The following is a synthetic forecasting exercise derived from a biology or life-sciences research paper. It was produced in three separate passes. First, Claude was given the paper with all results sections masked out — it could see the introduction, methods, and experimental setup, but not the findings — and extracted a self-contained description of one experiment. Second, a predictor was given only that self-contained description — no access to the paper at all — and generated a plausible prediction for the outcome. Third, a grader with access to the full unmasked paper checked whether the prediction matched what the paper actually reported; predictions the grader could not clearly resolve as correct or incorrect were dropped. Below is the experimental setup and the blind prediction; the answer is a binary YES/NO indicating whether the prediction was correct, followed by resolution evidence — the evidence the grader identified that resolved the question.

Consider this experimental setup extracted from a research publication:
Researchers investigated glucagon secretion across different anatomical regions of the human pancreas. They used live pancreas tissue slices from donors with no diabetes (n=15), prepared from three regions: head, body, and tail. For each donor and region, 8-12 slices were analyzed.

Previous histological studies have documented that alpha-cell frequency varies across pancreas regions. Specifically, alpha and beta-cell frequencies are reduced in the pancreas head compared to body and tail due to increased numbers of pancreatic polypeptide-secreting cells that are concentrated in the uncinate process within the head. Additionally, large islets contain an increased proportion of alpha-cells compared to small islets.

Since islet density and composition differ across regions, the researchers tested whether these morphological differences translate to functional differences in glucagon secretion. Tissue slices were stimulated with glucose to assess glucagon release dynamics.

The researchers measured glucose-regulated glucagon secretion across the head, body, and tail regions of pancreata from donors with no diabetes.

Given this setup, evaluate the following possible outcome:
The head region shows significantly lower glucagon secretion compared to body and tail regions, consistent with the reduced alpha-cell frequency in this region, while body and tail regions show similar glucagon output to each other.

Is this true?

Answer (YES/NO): NO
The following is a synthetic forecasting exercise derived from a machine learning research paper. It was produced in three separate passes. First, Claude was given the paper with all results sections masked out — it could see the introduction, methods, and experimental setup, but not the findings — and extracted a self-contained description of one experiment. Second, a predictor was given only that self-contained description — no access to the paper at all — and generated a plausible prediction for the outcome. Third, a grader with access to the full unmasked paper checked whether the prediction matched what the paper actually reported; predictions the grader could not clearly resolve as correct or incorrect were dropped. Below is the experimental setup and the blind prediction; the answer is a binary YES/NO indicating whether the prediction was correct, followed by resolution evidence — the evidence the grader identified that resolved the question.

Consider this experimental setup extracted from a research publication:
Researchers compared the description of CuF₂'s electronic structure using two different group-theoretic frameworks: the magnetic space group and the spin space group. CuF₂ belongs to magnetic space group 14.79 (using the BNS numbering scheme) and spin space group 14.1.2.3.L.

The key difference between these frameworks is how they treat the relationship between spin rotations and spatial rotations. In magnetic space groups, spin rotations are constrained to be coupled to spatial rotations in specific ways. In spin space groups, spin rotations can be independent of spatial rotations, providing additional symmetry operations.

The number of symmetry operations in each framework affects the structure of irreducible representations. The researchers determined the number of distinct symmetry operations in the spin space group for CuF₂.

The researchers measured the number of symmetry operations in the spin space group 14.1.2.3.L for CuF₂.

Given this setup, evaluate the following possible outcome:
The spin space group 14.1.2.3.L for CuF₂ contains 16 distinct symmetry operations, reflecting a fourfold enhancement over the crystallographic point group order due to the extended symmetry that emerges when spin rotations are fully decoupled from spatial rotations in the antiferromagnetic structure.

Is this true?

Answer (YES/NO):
————
### Required work
Output should match, line for line, the stretch of the material above from the line holding "from a machine" through the line holding "Researchers compared the".

### Solution
The following is a synthetic forecasting exercise derived from a machine learning research paper. It was produced in three separate passes. First, Claude was given the paper with all results sections masked out — it could see the introduction, methods, and experimental setup, but not the findings — and extracted a self-contained description of one experiment. Second, a predictor was given only that self-contained description — no access to the paper at all — and generated a plausible prediction for the outcome. Third, a grader with access to the full unmasked paper checked whether the prediction matched what the paper actually reported; predictions the grader could not clearly resolve as correct or incorrect were dropped. Below is the experimental setup and the blind prediction; the answer is a binary YES/NO indicating whether the prediction was correct, followed by resolution evidence — the evidence the grader identified that resolved the question.

Consider this experimental setup extracted from a research publication:
Researchers compared the description of CuF₂'s electronic structure using two different group-theoretic frameworks: the magnetic space group and the spin space group. CuF₂ belongs to magnetic space group 14.79 (using the BNS numbering scheme) and spin space group 14.1.2.3.L.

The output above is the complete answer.